### WORK TO DO
1. Render this sentence from the passage on money and faith into Spanish: "These questions are the ones that I personally took to heart."
2. Write out the passage on money and faith, starting with "These questions are" and going on through "so much, Michael.)".

### GIVEN PASSAGE
One of the points he recognizes is that it does not matter where on the income scale we live we are all susceptible to this syndrome. Do we feel the need to concentrate on our money and the keeping of it or making more? Are we unable to separate our happiness from the pursuit and use of money? Do we use the spending of money in small or large amounts as a crutch to get us through periods of others success or our own failures?

These questions are the ones that I personally took to heart. We must always as Christians test out our faith and rely on the spiritual bond we have with God during all trials. I believe that this time of Lent is one where I will need to feel out my faith and as Peter said, “cast my anxieties out upon him, because he cares for you.” (1 Peter 5:7) The question I wish to answer, and one that this published report helped me realize, is am I ready to trust God as I attempt to live my life free of the anxiety of money?

(Thanks so much, Michael.)

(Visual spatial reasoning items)
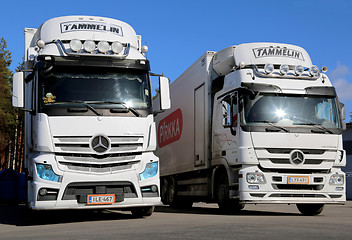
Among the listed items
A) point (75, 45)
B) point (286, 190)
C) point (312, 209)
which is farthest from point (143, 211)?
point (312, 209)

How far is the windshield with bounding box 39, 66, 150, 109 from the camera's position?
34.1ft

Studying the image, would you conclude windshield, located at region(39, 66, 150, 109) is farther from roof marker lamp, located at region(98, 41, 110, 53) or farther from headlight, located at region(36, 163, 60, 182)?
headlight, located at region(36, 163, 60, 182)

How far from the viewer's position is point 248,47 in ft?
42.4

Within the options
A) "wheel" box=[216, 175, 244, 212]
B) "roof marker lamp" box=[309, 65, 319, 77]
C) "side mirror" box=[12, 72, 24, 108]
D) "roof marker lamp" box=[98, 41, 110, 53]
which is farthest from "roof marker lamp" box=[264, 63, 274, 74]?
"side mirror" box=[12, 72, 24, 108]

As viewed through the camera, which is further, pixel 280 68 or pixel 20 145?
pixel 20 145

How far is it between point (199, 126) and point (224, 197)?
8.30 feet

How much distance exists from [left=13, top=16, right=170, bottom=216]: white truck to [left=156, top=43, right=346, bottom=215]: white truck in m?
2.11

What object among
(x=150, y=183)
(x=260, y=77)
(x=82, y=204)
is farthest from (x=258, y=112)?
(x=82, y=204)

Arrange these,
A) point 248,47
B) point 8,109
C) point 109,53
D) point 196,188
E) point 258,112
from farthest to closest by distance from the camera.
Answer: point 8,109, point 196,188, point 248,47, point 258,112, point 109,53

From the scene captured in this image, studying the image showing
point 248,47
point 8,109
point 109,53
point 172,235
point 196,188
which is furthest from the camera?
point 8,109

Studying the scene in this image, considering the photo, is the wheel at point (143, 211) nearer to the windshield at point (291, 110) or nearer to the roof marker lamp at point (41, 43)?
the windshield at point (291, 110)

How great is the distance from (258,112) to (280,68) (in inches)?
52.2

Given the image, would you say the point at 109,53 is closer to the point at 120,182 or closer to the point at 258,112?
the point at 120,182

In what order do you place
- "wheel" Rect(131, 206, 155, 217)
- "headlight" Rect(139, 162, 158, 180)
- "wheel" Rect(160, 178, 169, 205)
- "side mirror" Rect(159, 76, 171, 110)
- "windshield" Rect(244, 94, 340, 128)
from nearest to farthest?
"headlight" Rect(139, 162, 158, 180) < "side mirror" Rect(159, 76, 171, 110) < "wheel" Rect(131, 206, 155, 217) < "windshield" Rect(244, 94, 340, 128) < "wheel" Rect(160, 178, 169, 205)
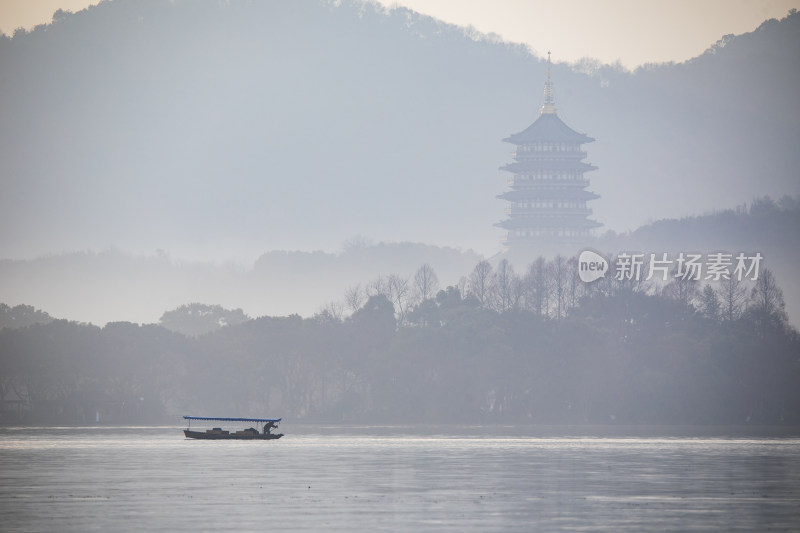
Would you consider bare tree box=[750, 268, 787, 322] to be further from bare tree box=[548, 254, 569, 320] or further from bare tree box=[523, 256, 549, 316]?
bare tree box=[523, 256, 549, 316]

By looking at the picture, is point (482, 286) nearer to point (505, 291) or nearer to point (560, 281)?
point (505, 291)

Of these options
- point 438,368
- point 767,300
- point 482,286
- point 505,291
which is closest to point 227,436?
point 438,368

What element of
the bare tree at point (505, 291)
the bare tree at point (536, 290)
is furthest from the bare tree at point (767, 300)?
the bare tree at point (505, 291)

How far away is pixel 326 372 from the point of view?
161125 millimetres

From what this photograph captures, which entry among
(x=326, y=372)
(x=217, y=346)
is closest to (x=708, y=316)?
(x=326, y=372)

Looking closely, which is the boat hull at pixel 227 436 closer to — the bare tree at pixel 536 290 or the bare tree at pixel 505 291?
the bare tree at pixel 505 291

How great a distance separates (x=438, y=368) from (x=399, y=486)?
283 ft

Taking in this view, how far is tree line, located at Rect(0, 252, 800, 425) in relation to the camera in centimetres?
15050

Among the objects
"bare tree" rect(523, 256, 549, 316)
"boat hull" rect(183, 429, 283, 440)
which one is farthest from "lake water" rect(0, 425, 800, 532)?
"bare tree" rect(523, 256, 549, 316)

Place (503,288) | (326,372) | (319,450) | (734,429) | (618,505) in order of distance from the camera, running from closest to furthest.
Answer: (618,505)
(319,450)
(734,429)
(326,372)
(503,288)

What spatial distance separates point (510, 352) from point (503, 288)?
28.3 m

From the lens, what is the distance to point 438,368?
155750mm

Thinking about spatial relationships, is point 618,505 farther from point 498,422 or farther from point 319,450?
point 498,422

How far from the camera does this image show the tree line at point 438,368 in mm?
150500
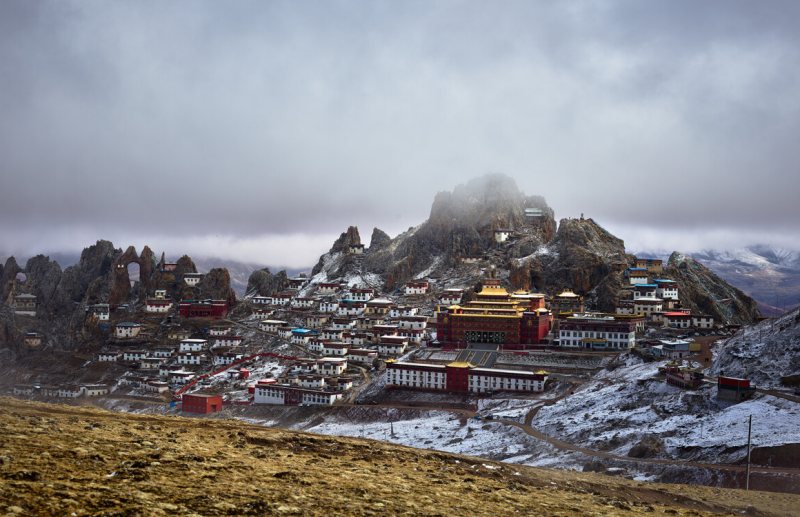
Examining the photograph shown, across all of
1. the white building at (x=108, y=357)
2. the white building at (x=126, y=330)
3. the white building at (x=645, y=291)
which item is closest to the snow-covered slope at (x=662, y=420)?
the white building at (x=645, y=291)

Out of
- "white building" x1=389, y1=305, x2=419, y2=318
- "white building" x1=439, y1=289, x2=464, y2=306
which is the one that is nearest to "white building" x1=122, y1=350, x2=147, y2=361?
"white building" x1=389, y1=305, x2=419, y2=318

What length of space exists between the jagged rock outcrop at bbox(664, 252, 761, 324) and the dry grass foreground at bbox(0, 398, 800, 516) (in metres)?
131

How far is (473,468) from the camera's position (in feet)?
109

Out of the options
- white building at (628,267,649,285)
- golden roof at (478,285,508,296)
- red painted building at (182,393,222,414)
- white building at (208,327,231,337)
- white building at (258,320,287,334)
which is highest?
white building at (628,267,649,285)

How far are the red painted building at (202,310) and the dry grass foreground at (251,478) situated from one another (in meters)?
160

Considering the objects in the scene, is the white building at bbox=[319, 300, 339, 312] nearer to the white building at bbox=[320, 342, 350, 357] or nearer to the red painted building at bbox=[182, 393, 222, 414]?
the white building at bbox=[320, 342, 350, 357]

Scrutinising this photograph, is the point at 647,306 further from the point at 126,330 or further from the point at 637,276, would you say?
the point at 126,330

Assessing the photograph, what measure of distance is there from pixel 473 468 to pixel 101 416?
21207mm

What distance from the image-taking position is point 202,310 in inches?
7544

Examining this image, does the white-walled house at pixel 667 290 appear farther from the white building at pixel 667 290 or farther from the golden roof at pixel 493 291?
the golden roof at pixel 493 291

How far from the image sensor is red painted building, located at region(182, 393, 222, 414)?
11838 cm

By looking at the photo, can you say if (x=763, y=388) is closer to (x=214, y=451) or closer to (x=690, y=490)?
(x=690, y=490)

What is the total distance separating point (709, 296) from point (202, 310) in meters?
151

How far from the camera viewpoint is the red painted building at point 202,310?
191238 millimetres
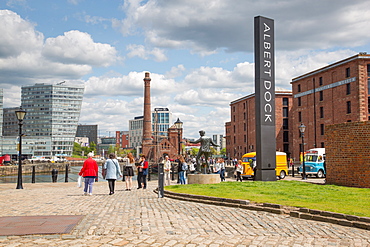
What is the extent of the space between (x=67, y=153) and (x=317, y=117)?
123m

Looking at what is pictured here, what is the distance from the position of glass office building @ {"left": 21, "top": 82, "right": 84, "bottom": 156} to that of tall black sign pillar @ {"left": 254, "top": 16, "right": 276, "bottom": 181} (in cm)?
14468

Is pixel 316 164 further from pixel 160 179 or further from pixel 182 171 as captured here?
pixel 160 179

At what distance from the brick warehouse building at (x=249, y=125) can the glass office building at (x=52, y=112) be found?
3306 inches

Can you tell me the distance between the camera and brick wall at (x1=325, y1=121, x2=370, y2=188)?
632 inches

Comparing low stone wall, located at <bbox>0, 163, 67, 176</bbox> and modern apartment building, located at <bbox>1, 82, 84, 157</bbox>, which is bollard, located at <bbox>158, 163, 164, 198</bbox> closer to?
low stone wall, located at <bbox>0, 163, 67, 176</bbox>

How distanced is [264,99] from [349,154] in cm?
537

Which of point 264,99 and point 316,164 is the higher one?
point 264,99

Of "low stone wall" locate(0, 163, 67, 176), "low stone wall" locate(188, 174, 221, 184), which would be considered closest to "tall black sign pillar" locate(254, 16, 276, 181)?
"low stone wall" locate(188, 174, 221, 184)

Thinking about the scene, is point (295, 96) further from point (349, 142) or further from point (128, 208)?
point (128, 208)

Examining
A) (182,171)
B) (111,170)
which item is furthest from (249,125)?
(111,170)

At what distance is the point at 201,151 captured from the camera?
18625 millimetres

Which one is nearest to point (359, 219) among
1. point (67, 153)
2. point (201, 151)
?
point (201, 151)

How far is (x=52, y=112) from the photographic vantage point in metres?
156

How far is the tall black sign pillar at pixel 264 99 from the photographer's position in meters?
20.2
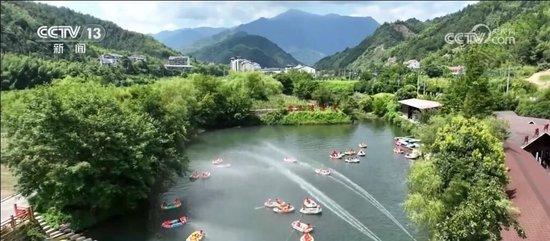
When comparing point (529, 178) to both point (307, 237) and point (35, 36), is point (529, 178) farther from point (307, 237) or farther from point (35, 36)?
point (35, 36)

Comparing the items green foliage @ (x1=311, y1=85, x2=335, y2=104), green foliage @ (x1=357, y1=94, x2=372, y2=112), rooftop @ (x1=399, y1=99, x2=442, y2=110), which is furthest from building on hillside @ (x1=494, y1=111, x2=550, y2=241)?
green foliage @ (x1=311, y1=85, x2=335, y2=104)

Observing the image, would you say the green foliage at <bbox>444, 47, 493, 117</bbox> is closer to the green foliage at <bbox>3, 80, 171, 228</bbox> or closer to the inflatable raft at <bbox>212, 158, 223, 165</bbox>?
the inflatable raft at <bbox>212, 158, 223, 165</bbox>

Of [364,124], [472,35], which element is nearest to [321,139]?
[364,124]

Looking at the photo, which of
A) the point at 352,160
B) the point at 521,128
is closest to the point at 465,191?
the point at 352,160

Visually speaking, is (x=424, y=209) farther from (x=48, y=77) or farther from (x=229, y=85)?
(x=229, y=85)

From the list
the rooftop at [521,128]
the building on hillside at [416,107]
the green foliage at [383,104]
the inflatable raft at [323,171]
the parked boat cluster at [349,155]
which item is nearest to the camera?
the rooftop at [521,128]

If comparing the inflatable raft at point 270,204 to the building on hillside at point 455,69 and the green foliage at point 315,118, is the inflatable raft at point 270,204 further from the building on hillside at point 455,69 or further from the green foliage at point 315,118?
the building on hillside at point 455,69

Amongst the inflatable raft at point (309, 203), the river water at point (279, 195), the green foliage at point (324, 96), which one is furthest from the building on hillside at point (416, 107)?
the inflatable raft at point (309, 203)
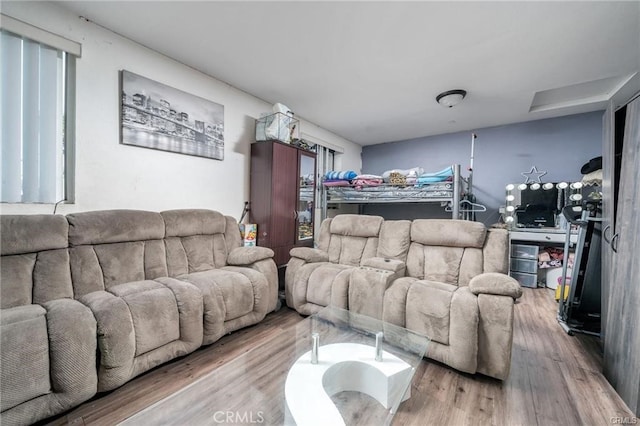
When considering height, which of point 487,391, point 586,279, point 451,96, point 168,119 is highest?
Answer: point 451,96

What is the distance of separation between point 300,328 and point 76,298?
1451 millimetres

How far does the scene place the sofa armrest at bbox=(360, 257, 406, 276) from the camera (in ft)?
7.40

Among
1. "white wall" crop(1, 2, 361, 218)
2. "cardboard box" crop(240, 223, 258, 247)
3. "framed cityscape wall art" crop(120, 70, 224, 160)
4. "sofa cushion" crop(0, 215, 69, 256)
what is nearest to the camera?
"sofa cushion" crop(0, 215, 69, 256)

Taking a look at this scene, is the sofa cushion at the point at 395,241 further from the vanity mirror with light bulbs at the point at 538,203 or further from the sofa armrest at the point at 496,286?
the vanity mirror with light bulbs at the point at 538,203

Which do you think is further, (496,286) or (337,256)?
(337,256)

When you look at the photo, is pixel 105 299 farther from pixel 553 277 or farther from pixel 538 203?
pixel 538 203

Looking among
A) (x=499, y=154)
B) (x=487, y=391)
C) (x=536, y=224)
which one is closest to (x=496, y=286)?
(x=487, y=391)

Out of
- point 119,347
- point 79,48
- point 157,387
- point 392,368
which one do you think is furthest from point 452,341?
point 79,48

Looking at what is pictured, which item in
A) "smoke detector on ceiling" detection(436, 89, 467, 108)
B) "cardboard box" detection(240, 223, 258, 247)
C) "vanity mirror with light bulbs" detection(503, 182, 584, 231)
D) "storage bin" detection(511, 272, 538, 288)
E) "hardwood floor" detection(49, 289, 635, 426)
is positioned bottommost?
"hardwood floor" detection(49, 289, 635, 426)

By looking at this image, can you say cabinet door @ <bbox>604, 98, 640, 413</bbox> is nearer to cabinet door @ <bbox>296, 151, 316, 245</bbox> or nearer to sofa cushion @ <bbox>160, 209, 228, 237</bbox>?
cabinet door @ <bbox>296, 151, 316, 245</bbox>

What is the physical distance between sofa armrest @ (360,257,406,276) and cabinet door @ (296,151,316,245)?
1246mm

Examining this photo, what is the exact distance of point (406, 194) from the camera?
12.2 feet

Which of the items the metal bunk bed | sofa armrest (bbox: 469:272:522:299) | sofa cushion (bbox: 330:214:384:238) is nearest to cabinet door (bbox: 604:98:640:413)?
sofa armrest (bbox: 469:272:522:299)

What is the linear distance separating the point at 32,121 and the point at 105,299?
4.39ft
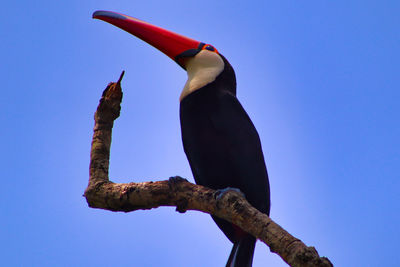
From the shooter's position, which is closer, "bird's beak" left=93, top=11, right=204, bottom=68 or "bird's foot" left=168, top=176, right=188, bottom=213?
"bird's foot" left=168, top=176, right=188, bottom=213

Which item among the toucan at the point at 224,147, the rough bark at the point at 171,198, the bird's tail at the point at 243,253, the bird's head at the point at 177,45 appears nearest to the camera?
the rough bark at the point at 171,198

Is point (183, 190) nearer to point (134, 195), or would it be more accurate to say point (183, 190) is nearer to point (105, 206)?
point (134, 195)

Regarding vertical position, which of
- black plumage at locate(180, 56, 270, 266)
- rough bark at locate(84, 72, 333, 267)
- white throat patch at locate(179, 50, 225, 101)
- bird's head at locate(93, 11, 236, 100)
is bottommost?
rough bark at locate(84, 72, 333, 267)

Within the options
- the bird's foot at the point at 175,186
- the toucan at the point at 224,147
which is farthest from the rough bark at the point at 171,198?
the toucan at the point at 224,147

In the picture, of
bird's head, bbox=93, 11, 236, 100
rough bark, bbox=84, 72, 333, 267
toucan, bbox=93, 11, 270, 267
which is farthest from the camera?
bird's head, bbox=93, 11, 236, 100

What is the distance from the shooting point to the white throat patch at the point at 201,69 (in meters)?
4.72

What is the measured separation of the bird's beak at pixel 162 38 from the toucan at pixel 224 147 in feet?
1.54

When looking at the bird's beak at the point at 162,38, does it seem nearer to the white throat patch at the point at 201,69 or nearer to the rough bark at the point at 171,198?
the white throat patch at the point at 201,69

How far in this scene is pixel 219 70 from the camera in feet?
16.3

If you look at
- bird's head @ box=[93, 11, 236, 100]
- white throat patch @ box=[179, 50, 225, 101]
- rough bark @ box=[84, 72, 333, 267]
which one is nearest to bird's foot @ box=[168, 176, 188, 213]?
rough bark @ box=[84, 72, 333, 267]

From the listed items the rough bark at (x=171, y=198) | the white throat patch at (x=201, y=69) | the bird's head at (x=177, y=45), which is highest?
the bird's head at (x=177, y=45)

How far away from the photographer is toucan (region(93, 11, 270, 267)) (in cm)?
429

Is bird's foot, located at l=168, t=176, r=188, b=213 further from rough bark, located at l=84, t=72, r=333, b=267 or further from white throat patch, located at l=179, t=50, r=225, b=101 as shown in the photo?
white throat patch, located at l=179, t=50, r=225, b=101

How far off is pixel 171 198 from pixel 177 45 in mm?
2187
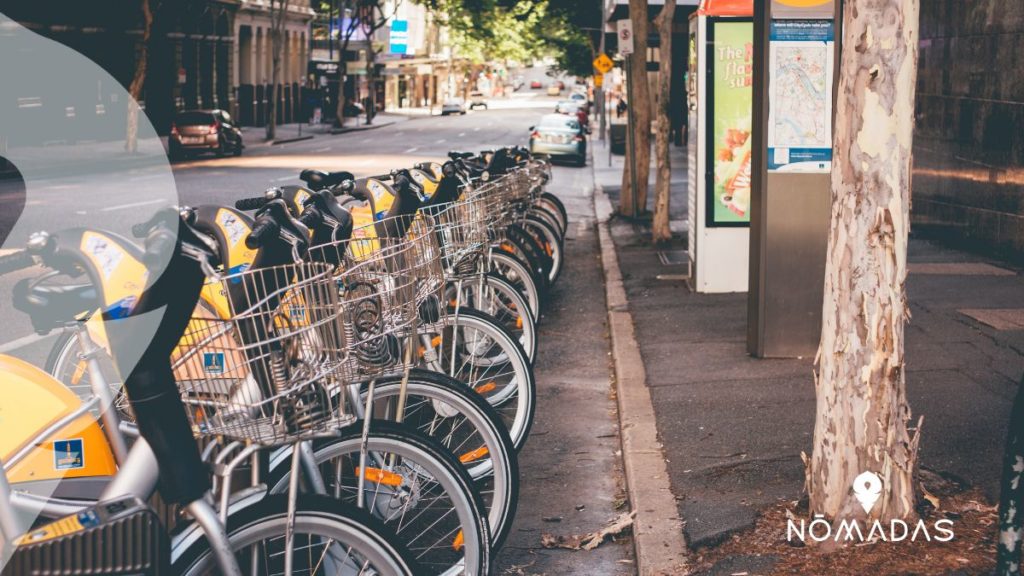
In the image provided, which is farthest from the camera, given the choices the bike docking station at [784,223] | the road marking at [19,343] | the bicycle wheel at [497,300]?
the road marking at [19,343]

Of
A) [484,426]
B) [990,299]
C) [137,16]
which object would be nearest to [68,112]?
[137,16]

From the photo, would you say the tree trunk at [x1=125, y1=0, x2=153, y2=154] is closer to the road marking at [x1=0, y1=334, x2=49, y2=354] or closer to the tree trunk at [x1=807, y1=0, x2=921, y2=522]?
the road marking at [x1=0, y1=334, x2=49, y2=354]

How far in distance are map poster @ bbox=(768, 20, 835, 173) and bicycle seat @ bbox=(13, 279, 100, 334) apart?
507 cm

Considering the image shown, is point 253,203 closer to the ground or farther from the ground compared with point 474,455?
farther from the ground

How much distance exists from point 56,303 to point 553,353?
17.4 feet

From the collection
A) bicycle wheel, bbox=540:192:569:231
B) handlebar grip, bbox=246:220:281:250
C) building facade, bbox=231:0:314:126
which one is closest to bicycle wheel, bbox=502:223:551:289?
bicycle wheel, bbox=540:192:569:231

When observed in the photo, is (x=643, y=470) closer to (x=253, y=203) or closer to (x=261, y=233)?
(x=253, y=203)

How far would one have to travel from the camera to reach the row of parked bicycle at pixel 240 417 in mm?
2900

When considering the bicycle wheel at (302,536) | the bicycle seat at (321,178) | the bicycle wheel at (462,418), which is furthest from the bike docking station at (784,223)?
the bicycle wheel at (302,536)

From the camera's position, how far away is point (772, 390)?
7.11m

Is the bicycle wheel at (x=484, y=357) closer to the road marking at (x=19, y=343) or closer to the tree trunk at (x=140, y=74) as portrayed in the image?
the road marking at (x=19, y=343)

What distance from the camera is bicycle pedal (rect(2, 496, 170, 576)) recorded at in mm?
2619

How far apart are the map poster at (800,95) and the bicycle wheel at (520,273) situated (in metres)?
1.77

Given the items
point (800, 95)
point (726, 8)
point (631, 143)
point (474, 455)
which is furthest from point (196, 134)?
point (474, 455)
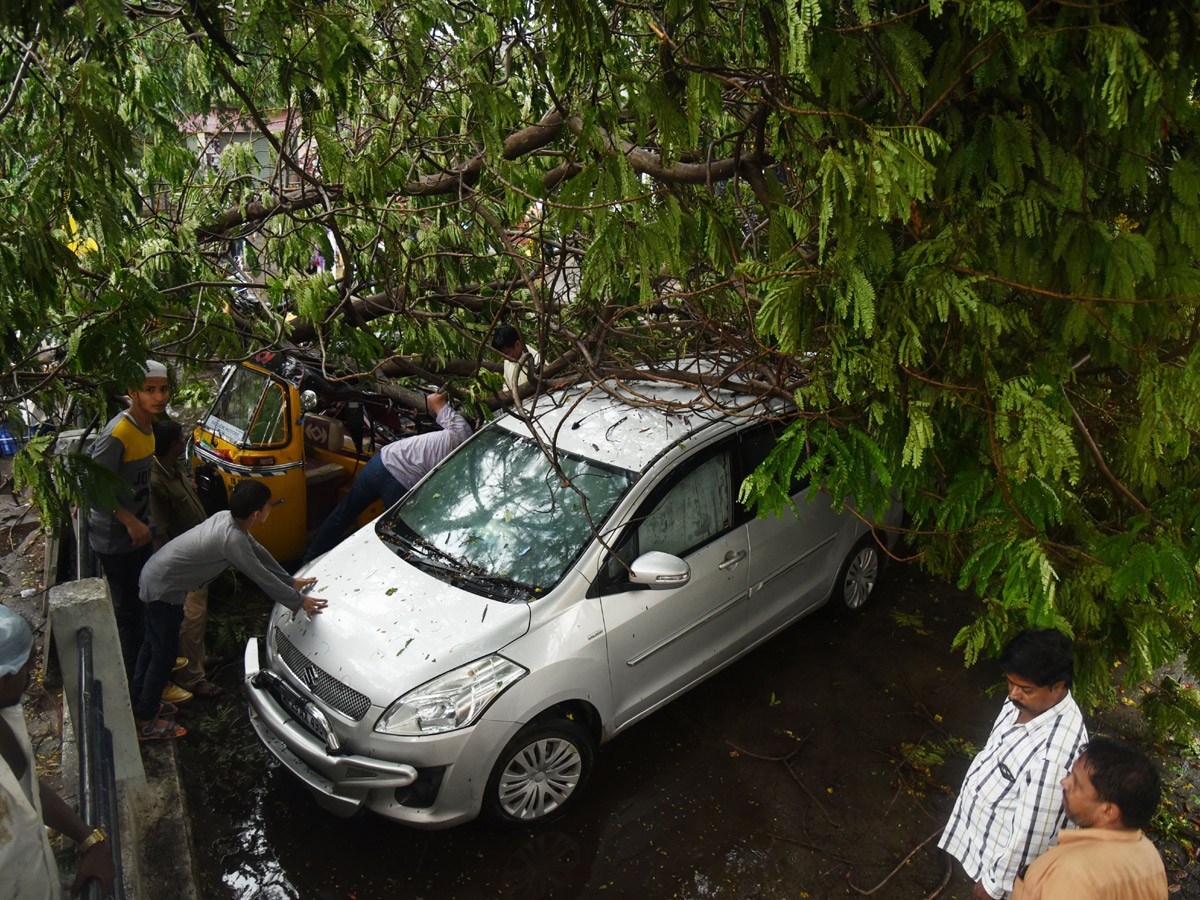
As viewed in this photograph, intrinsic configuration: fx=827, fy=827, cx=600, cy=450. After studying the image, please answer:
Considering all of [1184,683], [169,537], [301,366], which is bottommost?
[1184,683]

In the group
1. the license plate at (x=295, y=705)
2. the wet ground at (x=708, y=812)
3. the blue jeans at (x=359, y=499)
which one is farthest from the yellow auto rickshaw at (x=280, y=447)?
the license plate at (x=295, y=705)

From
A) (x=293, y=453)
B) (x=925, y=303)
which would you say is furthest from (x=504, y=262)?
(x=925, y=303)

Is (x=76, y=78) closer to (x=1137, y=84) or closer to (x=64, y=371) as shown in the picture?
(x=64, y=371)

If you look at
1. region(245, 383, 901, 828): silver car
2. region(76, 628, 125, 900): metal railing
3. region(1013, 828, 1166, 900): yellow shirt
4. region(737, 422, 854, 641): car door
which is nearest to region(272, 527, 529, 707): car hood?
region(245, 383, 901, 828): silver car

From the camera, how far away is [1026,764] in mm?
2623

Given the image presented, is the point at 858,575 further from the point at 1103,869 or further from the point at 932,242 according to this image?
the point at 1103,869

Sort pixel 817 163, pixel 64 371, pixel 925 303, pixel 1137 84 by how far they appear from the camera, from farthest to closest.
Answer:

### SET OF ANSWERS
1. Estas preguntas son las que yo personalmente me tomé a pecho.

2.
These questions are the ones that I personally took to heart. We must always as Christians test out our faith and rely on the spiritual bond we have with God during all trials. I believe that this time of Lent is one where I will need to feel out my faith and as Peter said, “cast my anxieties out upon him, because he cares for you.” (1 Peter 5:7) The question I wish to answer, and one that this published report helped me realize, is am I ready to trust God as I attempt to live my life free of the anxiety of money?

(Thanks so much, Michael.)